-- BEGIN TEXT --
Once we get these new patrons into the library, my next two sessions (split by a delightful lunch) were all about how we keep them. First, let me start by saying I want to spend my next birthday in Lafayette Library’s makerspace room. Lafayette does remarkable work with their Custom Embroidery machines, 3D printers, Laser Engravers, a Direct to Film Printer, and a Carvey Machine. While the kids wait to use the machines, they are encouraged to play board games, play a video game, or build toothbrush robots (I’m not even sure what that is and I want one). This place sounds more fun than Santa’s Workshop, and what a wonderful opportunity for patrons to learn, grow, and discover something they probably won’t have access to at home. By connecting with their patrons, offering these machines concurrently with family programs, and having bilingual staff and sign up forms the room stays busy and kids keep learning.
Going a step further was Jefferson County’s arts and crafts presentation. We can use arts and crafts time to teach about other cultures. This is a wonderful opportunity for our kids to share their culture, or for other kids to learn about a culture they probably haven’t had much exposure to. Understanding one another is the first step to acceptance and appreciating what everyone can bring to the table and share.
The only problem with the conference was that I found myself in a super minority. Longmont boasted a 35% Hispanic population, Lafayette claimed small town status at only 31,000 people, and Jefferson County had two staff members whose job was to create crafts for other staff members to hold programs. In fact, the front range was the only group I found represented. It seemed like half the attendees were from the Denver Public Library alone.
I represented the smallest town, only 3,500 people, quite possibly the largest split, nearly 50% Hispanic, and my entire staff force is two people. One of the speakers seemed to think she had traveled a great distance by going to Colfax . . . all of five miles away. I drove for three hours just to get there that morning.
-- END TEXT --
-- BEGIN RECORDED DATA --
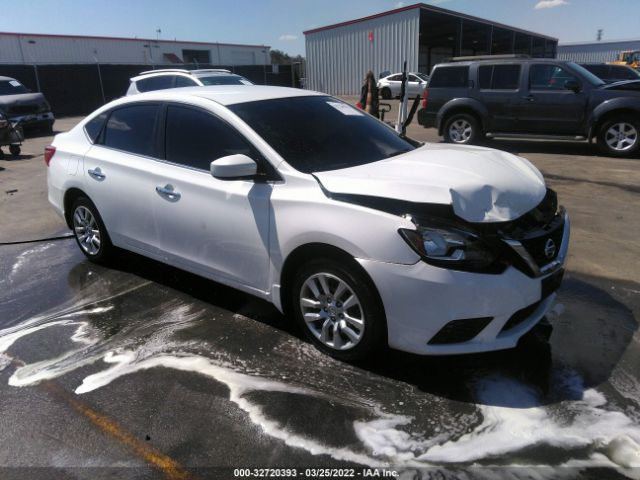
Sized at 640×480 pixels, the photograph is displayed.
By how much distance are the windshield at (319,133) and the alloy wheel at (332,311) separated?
76 centimetres

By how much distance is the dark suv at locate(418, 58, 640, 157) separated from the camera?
9.48 m

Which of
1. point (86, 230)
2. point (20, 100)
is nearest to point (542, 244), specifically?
point (86, 230)

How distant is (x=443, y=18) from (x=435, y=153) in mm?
31458

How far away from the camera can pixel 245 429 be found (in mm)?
2654

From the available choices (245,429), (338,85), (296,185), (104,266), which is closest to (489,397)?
(245,429)

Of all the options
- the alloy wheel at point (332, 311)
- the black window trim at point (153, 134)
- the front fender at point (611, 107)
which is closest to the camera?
the alloy wheel at point (332, 311)

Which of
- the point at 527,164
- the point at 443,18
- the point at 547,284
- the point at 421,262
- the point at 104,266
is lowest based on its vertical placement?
the point at 104,266

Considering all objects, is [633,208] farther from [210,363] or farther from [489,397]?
[210,363]

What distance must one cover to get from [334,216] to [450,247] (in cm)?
68

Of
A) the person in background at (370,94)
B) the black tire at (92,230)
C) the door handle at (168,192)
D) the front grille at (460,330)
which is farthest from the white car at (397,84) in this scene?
the front grille at (460,330)

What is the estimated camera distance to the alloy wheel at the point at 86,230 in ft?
15.8

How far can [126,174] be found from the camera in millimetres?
4215

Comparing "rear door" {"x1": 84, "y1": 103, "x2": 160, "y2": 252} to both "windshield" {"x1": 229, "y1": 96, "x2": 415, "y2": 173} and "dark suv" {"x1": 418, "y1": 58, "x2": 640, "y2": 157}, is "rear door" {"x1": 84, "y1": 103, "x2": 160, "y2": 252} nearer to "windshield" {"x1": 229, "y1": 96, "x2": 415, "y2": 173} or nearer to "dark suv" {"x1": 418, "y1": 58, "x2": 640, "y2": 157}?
"windshield" {"x1": 229, "y1": 96, "x2": 415, "y2": 173}

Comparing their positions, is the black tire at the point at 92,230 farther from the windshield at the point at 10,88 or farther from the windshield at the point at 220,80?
the windshield at the point at 10,88
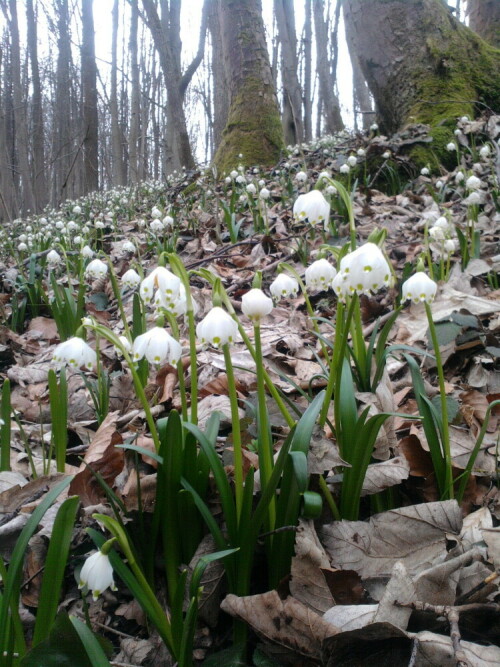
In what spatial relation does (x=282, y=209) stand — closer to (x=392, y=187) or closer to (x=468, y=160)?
(x=392, y=187)

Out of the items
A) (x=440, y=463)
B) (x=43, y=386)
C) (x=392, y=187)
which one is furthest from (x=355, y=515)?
(x=392, y=187)

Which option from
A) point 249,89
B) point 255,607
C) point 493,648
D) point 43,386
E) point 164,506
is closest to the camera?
point 493,648

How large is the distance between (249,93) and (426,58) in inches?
111

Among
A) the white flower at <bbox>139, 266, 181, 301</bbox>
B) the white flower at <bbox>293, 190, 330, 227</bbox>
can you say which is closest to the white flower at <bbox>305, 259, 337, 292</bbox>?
the white flower at <bbox>293, 190, 330, 227</bbox>

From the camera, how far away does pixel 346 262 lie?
120cm

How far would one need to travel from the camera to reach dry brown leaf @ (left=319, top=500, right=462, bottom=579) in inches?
48.6

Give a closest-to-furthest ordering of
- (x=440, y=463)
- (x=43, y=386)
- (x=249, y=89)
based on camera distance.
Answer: (x=440, y=463) < (x=43, y=386) < (x=249, y=89)

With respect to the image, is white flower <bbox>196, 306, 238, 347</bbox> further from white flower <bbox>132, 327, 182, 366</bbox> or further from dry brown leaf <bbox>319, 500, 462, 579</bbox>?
dry brown leaf <bbox>319, 500, 462, 579</bbox>

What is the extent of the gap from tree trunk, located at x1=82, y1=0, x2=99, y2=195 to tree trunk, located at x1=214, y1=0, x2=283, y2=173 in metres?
5.82

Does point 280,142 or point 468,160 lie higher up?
point 280,142

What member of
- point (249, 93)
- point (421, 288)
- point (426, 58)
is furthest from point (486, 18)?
point (421, 288)

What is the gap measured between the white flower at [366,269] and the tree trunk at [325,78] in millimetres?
13396

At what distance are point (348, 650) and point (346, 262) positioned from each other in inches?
31.6

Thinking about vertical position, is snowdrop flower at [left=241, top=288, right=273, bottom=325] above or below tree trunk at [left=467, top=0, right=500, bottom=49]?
below
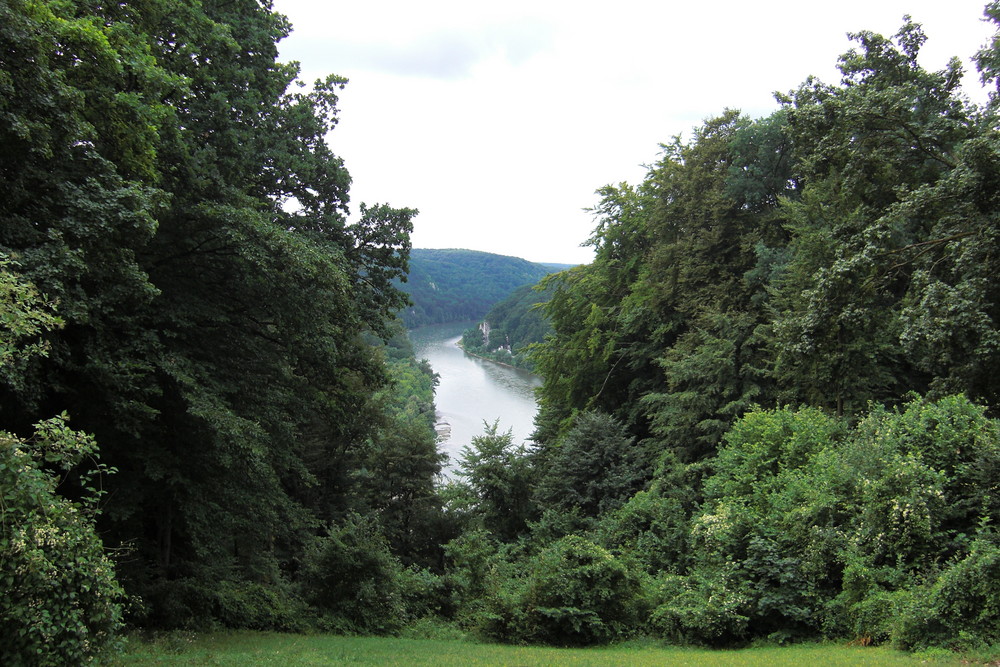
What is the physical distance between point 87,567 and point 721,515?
975cm

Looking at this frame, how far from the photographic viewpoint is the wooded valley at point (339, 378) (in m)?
7.27

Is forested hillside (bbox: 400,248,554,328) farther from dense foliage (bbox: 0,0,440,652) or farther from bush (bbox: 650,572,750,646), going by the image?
bush (bbox: 650,572,750,646)

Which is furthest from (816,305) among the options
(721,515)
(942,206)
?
(721,515)

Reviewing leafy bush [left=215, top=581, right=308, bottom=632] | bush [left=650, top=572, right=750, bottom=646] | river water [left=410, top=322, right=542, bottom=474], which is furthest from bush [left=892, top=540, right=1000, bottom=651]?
Result: river water [left=410, top=322, right=542, bottom=474]

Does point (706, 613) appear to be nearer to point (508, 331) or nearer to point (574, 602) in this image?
point (574, 602)

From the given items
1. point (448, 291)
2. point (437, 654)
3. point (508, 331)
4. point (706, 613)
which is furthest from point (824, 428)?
point (448, 291)

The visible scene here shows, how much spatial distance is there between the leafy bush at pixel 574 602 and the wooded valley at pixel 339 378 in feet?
0.21

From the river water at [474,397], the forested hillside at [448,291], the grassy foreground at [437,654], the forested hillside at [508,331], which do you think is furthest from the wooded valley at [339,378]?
the forested hillside at [448,291]

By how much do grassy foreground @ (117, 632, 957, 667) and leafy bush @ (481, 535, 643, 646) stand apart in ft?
1.73

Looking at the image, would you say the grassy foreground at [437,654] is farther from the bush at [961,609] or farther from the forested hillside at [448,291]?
the forested hillside at [448,291]

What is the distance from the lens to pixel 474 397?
70.9 m

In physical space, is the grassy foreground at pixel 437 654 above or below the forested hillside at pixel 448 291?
below

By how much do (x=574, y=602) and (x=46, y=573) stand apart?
832 centimetres

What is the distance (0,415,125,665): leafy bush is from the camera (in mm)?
5020
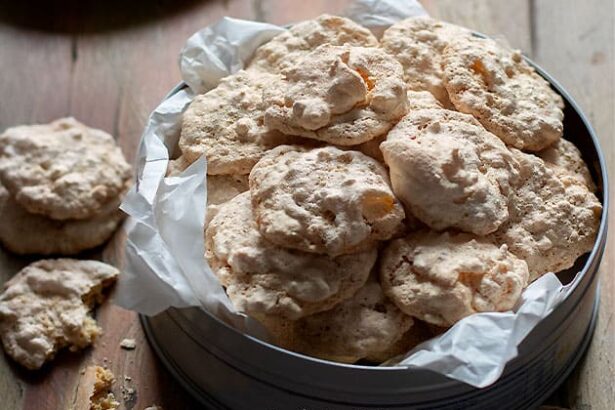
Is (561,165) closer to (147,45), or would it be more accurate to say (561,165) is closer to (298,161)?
(298,161)

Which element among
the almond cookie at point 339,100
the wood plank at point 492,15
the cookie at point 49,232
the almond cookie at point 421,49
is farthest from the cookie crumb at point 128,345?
the wood plank at point 492,15

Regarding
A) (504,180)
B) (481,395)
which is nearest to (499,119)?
(504,180)

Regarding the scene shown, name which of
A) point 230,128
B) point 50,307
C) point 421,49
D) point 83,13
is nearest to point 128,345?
Answer: point 50,307

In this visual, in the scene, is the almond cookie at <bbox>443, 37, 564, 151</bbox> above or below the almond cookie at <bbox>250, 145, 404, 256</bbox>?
above

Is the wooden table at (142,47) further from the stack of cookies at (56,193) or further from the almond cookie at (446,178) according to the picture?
the almond cookie at (446,178)

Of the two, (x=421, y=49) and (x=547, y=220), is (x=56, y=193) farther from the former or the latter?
(x=547, y=220)

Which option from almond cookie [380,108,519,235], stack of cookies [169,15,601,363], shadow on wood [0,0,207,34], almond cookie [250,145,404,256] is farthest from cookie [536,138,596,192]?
shadow on wood [0,0,207,34]

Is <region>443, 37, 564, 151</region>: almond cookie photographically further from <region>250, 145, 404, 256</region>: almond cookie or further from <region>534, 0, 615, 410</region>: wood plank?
<region>534, 0, 615, 410</region>: wood plank
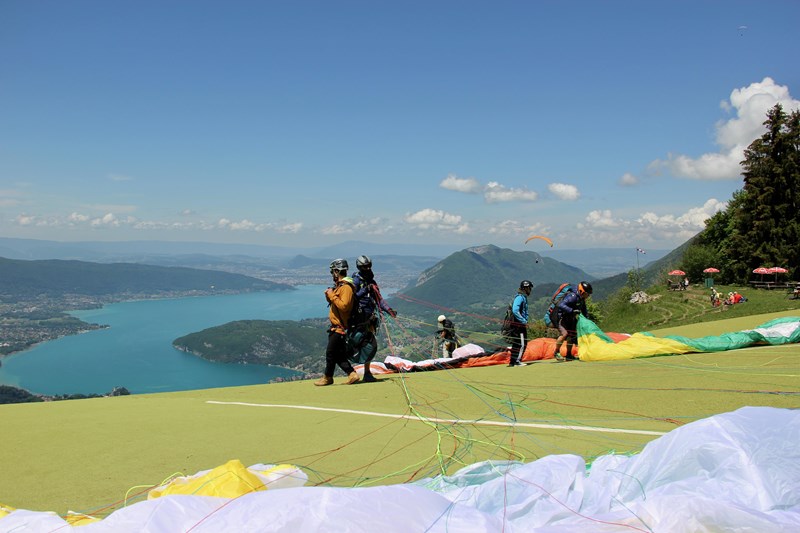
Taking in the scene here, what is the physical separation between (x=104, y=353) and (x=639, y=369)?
131 metres

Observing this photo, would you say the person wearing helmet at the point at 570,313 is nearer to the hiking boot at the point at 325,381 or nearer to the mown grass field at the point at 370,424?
the mown grass field at the point at 370,424

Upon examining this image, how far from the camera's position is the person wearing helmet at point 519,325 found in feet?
30.2

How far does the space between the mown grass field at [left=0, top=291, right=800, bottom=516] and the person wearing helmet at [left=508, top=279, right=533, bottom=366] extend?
1336mm

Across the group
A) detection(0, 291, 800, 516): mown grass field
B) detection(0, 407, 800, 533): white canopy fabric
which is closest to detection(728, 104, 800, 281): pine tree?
detection(0, 291, 800, 516): mown grass field

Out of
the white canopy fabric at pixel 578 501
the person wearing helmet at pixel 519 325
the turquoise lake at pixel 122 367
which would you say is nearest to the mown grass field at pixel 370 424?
the white canopy fabric at pixel 578 501

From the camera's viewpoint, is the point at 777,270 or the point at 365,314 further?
the point at 777,270

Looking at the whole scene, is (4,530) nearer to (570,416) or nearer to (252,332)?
(570,416)

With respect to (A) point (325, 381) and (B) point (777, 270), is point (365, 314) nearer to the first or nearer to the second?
(A) point (325, 381)

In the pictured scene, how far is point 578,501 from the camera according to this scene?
2232 millimetres

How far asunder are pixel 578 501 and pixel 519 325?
7221 mm

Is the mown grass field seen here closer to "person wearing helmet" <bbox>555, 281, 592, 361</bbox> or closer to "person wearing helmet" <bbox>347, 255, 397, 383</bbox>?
"person wearing helmet" <bbox>347, 255, 397, 383</bbox>

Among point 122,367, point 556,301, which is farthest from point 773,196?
point 122,367

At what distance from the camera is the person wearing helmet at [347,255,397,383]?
7285mm

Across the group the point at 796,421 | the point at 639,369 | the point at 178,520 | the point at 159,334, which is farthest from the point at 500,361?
the point at 159,334
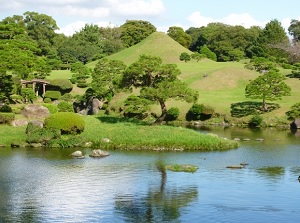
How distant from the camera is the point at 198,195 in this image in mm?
25984

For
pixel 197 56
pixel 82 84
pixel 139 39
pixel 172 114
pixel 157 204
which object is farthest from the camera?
pixel 139 39

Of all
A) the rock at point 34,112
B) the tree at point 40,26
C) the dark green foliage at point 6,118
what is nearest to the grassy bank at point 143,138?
the dark green foliage at point 6,118

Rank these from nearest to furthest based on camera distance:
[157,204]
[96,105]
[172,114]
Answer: [157,204] < [172,114] < [96,105]

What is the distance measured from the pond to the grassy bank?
158 centimetres

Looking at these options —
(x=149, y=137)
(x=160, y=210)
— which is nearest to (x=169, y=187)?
(x=160, y=210)

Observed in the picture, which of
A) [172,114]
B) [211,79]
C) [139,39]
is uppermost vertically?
[139,39]

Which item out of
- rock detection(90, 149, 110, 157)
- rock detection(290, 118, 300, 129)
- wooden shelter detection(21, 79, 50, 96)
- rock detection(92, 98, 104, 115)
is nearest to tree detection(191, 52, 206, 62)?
wooden shelter detection(21, 79, 50, 96)

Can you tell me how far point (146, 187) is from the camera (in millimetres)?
27734

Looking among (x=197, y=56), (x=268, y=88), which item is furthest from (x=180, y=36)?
(x=268, y=88)

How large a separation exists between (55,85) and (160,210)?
57.4 meters

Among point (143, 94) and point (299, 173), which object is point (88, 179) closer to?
point (299, 173)

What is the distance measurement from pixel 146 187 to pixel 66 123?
15.6 meters

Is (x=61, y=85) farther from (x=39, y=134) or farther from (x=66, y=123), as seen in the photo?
(x=39, y=134)

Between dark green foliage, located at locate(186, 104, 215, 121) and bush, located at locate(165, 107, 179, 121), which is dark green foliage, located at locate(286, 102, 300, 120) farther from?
bush, located at locate(165, 107, 179, 121)
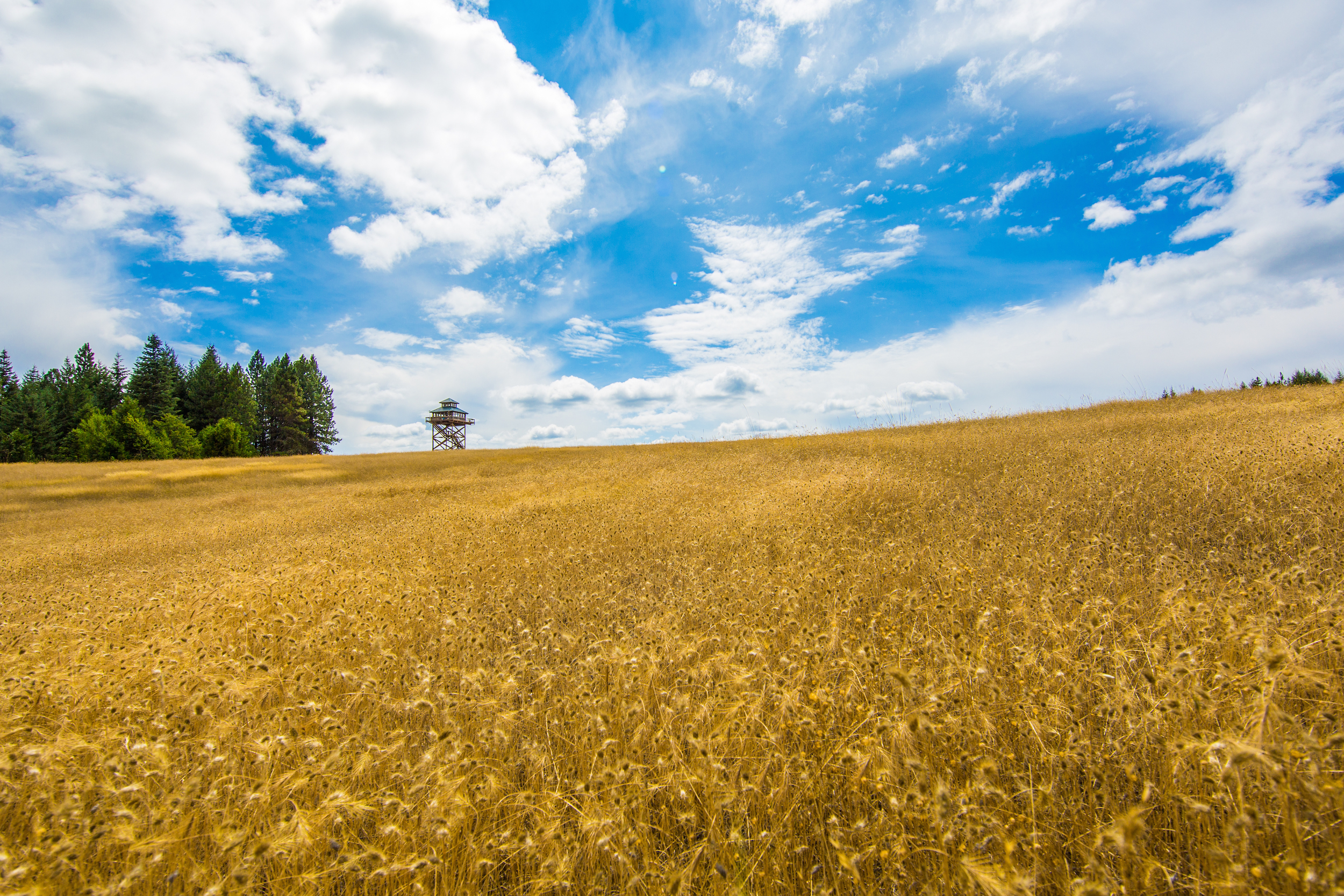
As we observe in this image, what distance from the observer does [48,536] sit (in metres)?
14.1

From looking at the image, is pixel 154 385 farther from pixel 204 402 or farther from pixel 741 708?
pixel 741 708

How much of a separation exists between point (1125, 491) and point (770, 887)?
822 cm

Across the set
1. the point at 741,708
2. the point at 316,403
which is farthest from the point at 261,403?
the point at 741,708

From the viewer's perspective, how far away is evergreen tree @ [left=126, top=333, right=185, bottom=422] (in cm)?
5841

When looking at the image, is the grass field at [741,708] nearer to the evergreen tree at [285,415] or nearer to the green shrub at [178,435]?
the green shrub at [178,435]

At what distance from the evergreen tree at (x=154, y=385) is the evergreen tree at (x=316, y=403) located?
13746mm

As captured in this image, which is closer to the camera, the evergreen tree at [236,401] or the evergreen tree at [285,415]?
the evergreen tree at [236,401]

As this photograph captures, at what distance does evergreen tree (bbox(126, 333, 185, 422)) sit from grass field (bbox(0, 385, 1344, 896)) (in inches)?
2729

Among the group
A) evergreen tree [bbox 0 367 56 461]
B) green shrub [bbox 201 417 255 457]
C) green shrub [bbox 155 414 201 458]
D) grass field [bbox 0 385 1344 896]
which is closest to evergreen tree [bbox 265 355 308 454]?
green shrub [bbox 201 417 255 457]

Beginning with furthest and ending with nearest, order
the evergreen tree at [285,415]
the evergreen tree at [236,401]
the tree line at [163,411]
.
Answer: the evergreen tree at [285,415] → the evergreen tree at [236,401] → the tree line at [163,411]

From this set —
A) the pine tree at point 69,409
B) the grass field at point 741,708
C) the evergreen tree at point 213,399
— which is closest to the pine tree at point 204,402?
the evergreen tree at point 213,399

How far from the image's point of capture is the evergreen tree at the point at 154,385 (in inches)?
2299

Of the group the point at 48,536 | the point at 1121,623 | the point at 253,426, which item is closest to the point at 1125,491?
the point at 1121,623

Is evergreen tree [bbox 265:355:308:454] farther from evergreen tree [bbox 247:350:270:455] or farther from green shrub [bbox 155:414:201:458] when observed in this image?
green shrub [bbox 155:414:201:458]
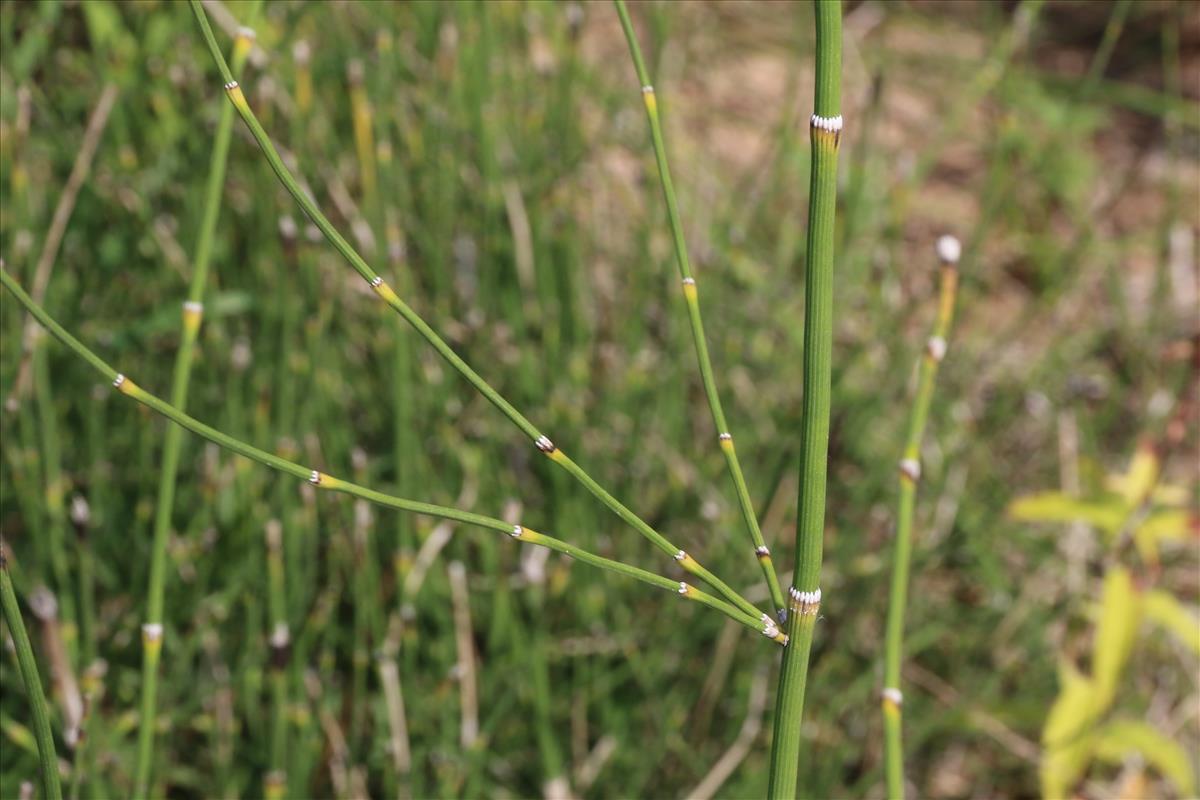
-- END RECORDED DATA --
Starting at "I represented the" and stopping after "there that morning.", write out the conference account again, swapping "smallest town" for "tiniest town".

I represented the tiniest town, only 3,500 people, quite possibly the largest split, nearly 50% Hispanic, and my entire staff force is two people. One of the speakers seemed to think she had traveled a great distance by going to Colfax . . . all of five miles away. I drove for three hours just to get there that morning.